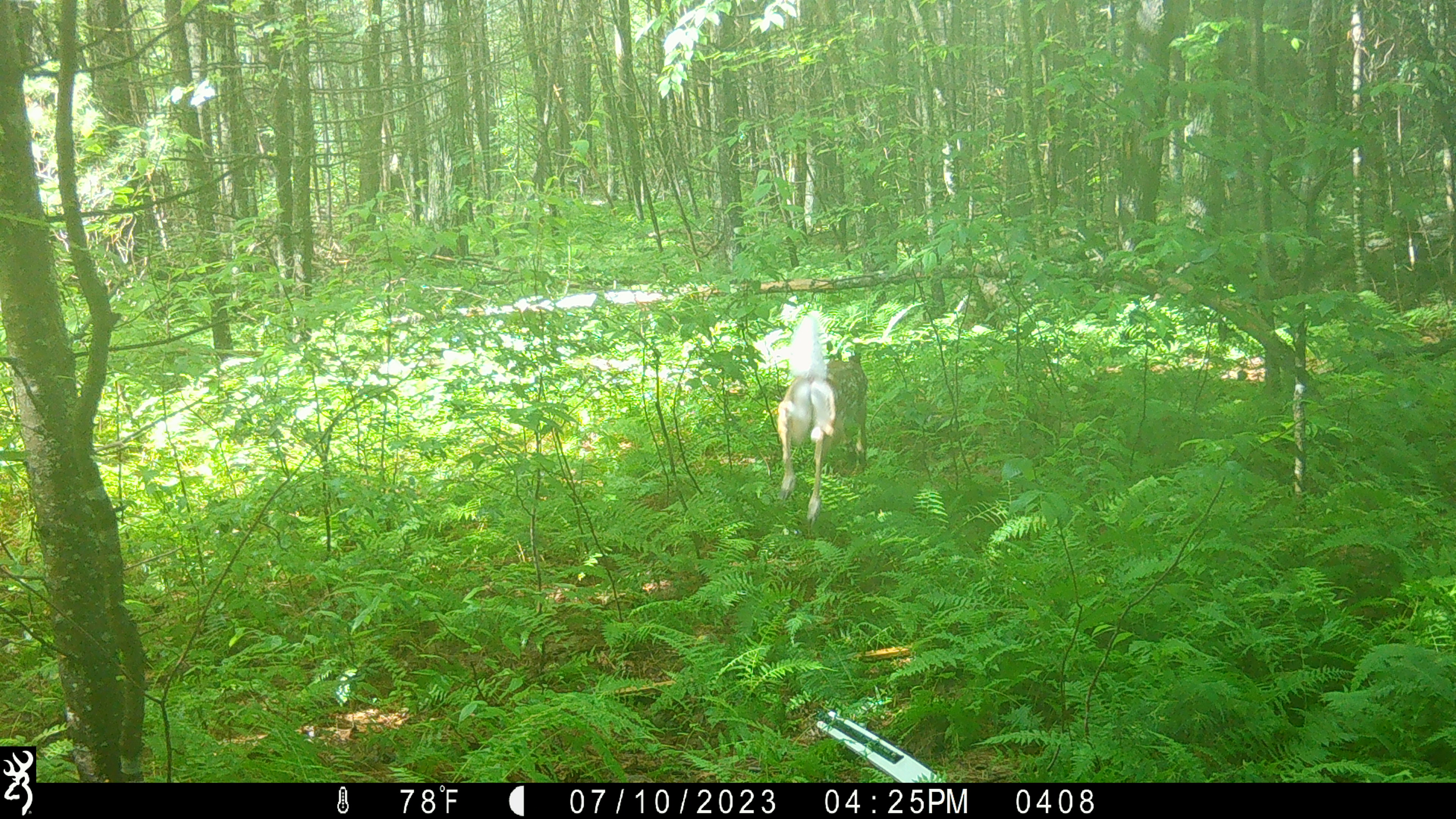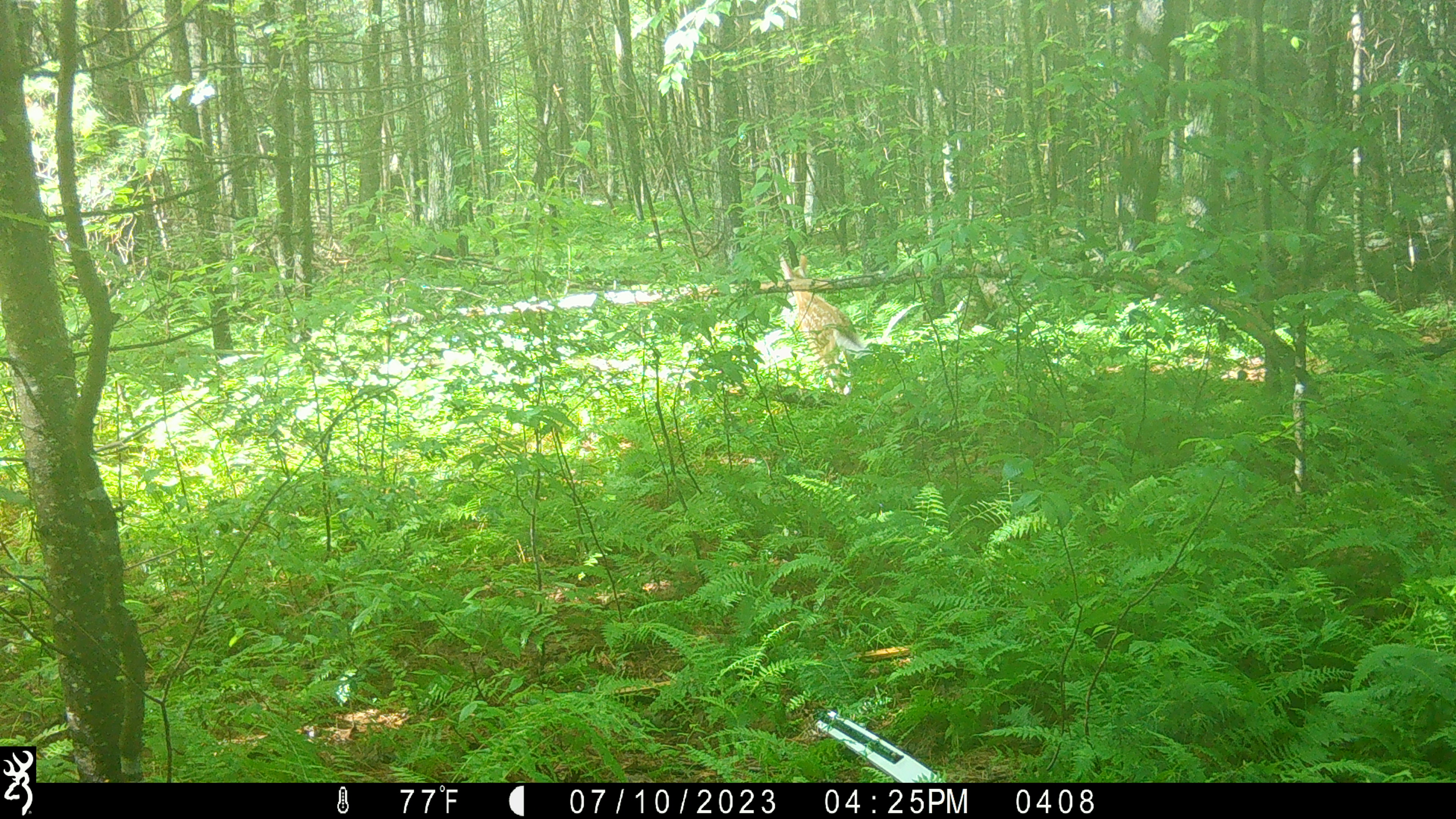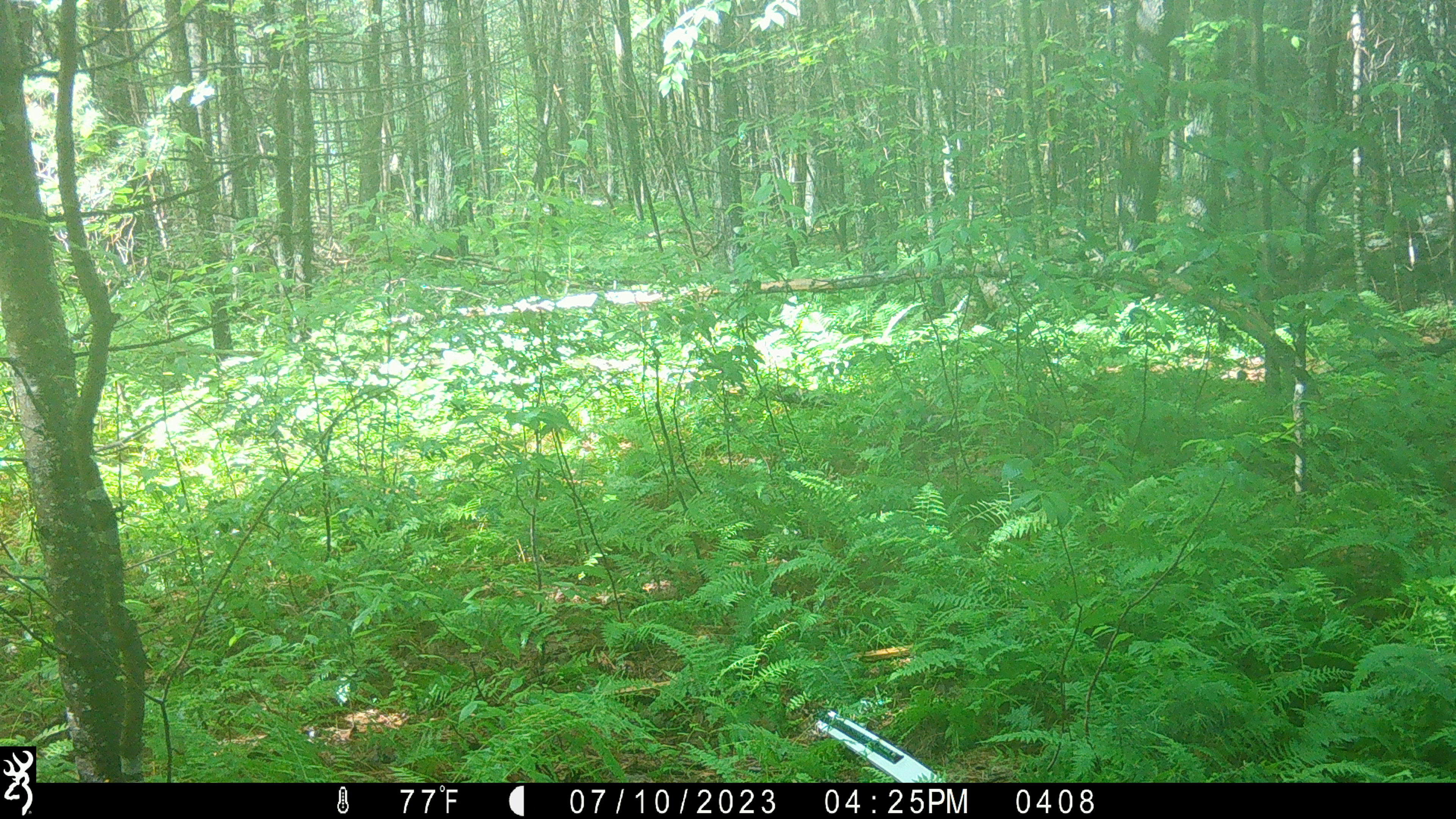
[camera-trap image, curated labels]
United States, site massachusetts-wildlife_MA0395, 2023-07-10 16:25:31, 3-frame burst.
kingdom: Animalia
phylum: Chordata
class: Mammalia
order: Artiodactyla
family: Cervidae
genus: Odocoileus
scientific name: Odocoileus virginianus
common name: white-tailed deer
White-tailed deer (Odocoileus virginianus).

==============================

*EXERCISE*
Exactly reproduce the lines from the one containing "kingdom: Animalia" through the end of the records, and only those lines.

*OUTPUT*
kingdom: Animalia
phylum: Chordata
class: Mammalia
order: Artiodactyla
family: Cervidae
genus: Odocoileus
scientific name: Odocoileus virginianus
common name: white-tailed deer
White-tailed deer (Odocoileus virginianus).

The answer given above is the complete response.